Can you quote the material word for word, from the line with "Upon examining this" up to and including the last line of the material?

# Some records

= = = = = = =

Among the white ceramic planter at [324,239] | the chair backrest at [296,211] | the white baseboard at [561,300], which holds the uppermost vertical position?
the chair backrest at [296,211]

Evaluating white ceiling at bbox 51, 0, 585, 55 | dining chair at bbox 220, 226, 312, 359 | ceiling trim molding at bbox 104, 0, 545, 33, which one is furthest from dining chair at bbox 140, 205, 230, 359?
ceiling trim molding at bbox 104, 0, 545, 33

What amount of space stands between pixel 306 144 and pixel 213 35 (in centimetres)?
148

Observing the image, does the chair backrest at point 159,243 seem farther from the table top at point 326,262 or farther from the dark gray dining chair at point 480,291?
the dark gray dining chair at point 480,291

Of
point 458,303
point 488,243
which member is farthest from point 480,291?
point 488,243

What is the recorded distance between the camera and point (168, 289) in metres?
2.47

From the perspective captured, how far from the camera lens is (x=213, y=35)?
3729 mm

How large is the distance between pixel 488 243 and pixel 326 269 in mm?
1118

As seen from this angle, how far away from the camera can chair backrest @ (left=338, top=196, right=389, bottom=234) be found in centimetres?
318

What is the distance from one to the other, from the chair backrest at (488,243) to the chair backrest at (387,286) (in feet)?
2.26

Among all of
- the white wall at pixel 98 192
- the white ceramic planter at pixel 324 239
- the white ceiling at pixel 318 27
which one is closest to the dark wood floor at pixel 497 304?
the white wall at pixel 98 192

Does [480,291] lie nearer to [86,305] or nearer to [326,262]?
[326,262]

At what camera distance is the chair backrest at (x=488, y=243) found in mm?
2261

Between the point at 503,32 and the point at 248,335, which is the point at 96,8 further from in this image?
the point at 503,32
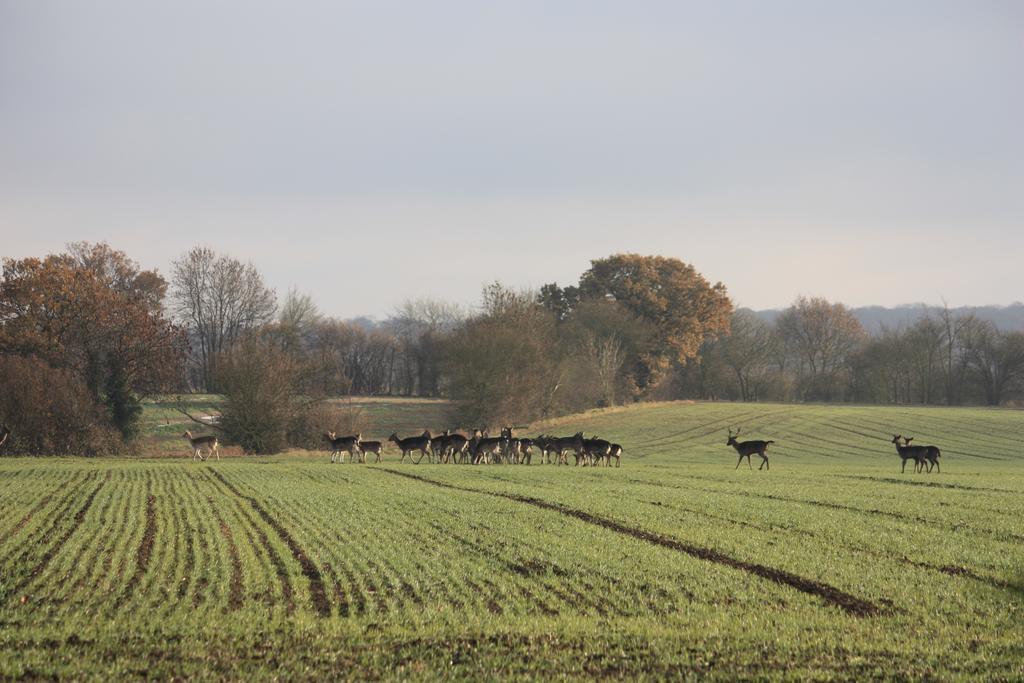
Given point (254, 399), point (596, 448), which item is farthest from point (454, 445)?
point (254, 399)

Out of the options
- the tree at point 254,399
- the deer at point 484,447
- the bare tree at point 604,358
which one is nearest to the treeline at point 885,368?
the bare tree at point 604,358

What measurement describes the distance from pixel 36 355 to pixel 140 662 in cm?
4688

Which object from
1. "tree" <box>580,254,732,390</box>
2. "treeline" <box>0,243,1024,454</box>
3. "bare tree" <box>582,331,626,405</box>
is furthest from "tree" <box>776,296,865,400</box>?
"bare tree" <box>582,331,626,405</box>

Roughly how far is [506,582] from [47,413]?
41.1 m

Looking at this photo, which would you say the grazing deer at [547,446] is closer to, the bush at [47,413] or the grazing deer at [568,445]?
the grazing deer at [568,445]

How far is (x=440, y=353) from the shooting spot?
66250mm

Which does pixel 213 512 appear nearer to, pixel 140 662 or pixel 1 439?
pixel 140 662

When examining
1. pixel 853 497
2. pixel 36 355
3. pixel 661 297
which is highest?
pixel 661 297

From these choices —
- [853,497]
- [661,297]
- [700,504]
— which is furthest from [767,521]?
[661,297]

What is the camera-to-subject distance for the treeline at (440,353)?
51156 millimetres

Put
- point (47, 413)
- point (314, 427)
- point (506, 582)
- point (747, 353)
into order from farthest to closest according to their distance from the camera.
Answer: point (747, 353), point (314, 427), point (47, 413), point (506, 582)

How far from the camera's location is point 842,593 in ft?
41.6

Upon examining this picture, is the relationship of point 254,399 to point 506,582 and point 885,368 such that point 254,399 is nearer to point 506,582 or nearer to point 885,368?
point 506,582

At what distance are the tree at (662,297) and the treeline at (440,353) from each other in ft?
0.56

= = = = = = =

# EXERCISE ANSWER
Upon examining this picture, is the relationship of point 254,399 to point 506,582 and point 885,368 such that point 254,399 is nearer to point 506,582 or nearer to point 885,368?
point 506,582

At what distance are the tree at (662,297) and the treeline at (440,353) from each other in ft?
0.56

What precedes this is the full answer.